Vitamin A derivative reshapes immune response to drug‑resistant TB

Tuberculosis (TB), caused by Mycobacterium tuberculosis ( M.tb ), remains a top infectious killer worldwide, and the rise of multidrug-resistant (MDR) and extensively drug-resistant (XDR) strains has made treatment increasingly difficult. To explore alternatives that boost the host immune system rather than directly targeting bacteria, Indrakant K. Singh and team investigated All-trans retinoic acid (ATRA), an active vitamin A metabolite known for immunomodulatory effects. The researchers focused on how ATRA changes the global transcriptional state of macrophages—key immune cells that host and fight M.tb—when infected with strains that differ in drug resistance. Using murine peritoneal macrophages infected with the drug-susceptible H37Rv, MDR-2261, or XDR-MCY strains, they compared cells treated with or without ATRA. The study combined genome-wide RNA sequencing with targeted validation by RT-PCR and flow cytometry to map how infection and ATRA treatment rewire macrophage gene expression. By profiling these different infection states side-by-side, Singh’s team aimed to reveal whether ATRA can recalibrate macrophage defenses against drug-resistant TB and identify strain-specific vulnerabilities.
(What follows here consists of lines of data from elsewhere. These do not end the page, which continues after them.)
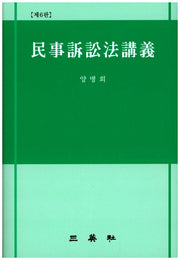 민사소송법강의(6판)(양장본 HardCover)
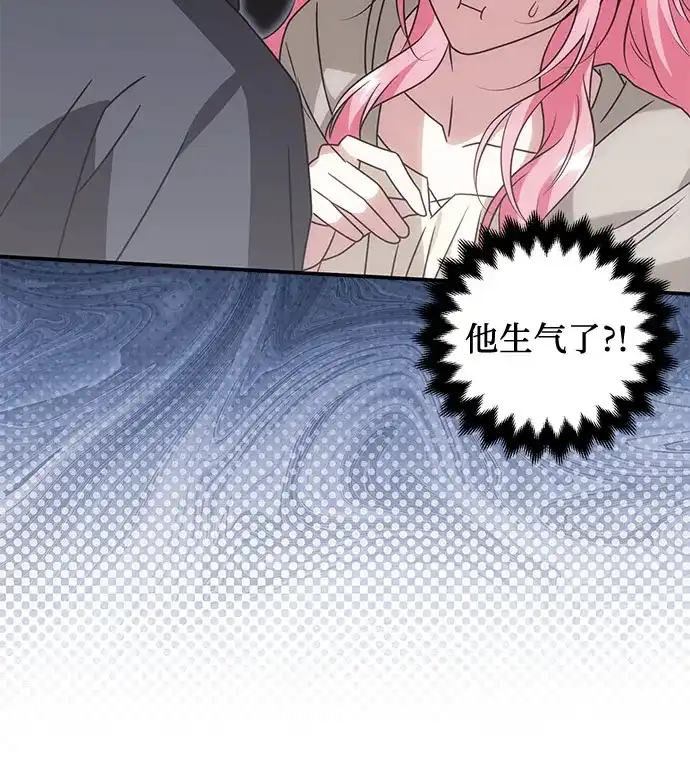 《暗黑变治愈的改写方法》第79话 第11页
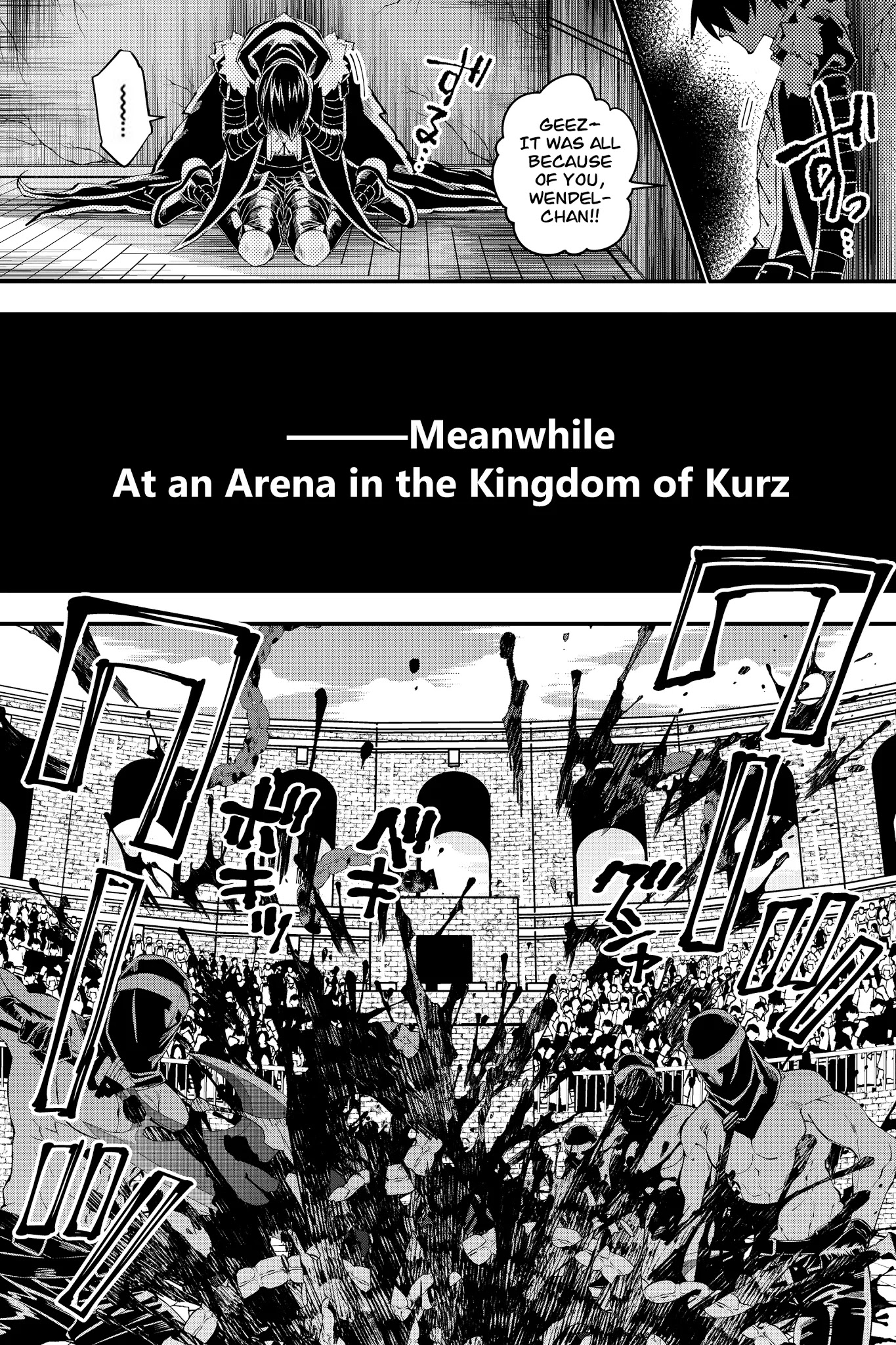 Fukushuu O Koinegau Saikyou Yuusha Wa, Yami No Chikara De Senmetsu Musou Suru Chapter 34 - Page 15 in English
The core experimental approach was RNA sequencing of murine peritoneal macrophages infected with H37Rv, MDR-2261, or XDR-MCY, validated by RT-PCR and flow cytometry. Across all three M.tb strains the macrophages mounted a conserved pro-inflammatory program marked by induction of Nos2, Il1b, and Acod1, coupled with progressive suppression of host translational and mitochondrial machinery. However, XDR-MCY showed unique signatures: it induced Ifnb1 /IFN-β, suppressed antioxidant genes Prdx1 and Gpx4 (with Gpx4 suppression also seen in MDR-2261), and selectively downregulated MHC-II processing genes, suggesting layered immune evasion. Treatment with All-trans retinoic acid (ATRA) activated canonical retinoid signaling in every infection state and consistently induced Arg1-mediated resolution signaling. Notably, ATRA suppressed Nos2 in H37Rv- and MDR-2261-infected macrophages and selectively restored Epas1 /HIF-2α in those same infections without disrupting the HIF-1α-driven antimicrobial program or itaconate biosynthesis. Importantly, ATRA responsiveness diminished with increasing drug resistance: XDR-MCY-infected macrophages were largely refractory to transcriptional reprogramming by ATRA.

These results give a transcriptional rationale for considering All-trans retinoic acid (ATRA) as a host-directed adjunct in drug-resistant TB, while highlighting limits and new targets for study. The finding that ATRA can recalibrate inflammatory and resolution pathways—inducing Arg1 and restoring Epas1 /HIF-2α in H37Rv and MDR-2261 infections without impairing HIF-1α-driven antimicrobial programs or itaconate production—suggests it could bolster protective macrophage functions alongside antibiotics. Conversely, the unique behaviors of XDR-MCY, including induction of Ifnb1 /IFN-β, suppression of Prdx1 and Gpx4, and downregulation of MHC-II processing genes, point to mechanisms by which some drug-resistant strains evade host control and resist reprogramming. The shared suppression of Gpx4 in drug-resistant strains and the XDR-specific Ifnb1 signature emerge as vulnerabilities that warrant deeper investigation. Overall, this work suggests ATRA’s benefits may be strain-specific and that carefully targeted host-directed strategies, informed by transcriptional profiling, will be needed to tackle MDR and XDR TB.